Rand Paul and his pet hairpiece, Squirrel! Apologies to Cal Worthington and his pet Spot. |
They're about equally credible, right? So, the Snooze just got the wrong headline, and I'm helping out.
Of course, Paul's "libertarianism" doesn't extend to reproductive choice. It doesn't extend to religious freedom, including freedom from religion for we secularists, given that he's accused President Obama of a "war on Christianity." (In reality, since Obama has actually expanded Shrub's office of faith-based initiatives, if it's a war, he's already surrendered.) Nor does it extend to people of color, of course, since those nasty civil rights bills conflict with Paul's ideas of pure, Randian libertarianism.

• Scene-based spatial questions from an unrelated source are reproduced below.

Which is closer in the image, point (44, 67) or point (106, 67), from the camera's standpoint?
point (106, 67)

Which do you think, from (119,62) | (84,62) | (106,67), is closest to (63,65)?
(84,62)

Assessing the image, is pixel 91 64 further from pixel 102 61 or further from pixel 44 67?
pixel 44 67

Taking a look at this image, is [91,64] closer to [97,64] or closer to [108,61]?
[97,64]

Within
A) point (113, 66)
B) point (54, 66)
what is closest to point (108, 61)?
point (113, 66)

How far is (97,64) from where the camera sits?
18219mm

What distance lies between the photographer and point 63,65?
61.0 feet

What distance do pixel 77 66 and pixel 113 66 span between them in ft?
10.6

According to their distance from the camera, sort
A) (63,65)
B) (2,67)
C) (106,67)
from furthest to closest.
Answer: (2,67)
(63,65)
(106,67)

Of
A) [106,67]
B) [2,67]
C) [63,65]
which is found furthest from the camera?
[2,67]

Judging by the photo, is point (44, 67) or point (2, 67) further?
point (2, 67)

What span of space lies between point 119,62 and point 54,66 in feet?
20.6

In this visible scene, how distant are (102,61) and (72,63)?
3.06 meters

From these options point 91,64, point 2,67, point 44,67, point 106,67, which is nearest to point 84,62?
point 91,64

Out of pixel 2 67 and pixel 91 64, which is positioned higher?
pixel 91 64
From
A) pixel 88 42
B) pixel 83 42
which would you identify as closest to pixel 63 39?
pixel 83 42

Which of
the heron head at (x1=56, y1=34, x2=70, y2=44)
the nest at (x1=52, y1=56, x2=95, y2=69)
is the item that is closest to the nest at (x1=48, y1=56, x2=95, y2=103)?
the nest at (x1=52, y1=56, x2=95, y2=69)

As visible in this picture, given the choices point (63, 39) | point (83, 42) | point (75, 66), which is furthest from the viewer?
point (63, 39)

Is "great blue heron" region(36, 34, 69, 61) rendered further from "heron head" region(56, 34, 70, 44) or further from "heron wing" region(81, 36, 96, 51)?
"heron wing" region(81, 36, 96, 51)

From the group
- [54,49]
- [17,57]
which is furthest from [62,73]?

Try getting a better squirrel, Rand. Maybe that will work. Just don't go to New Hampshire during squirrel-hunting season.
I've said it before and I'll say it again — there's only been one true libertarian elected from the GOP in the last 20 years. It's not Rand Paul. It's not Ron Paul. It's former New Mexico governor Gary Johnson, who neither wears a squirrel on his head nor publishes racialist newsletters.
Seriously, dude. Doesn't your $174K per year, plus any self-licensing optometry work you still do, buy a better squirrel? Maybe not. Look at Donald Trump.
"Alex, I'll take 'Republican presidential candidates with bad hair' for $1,000, please!"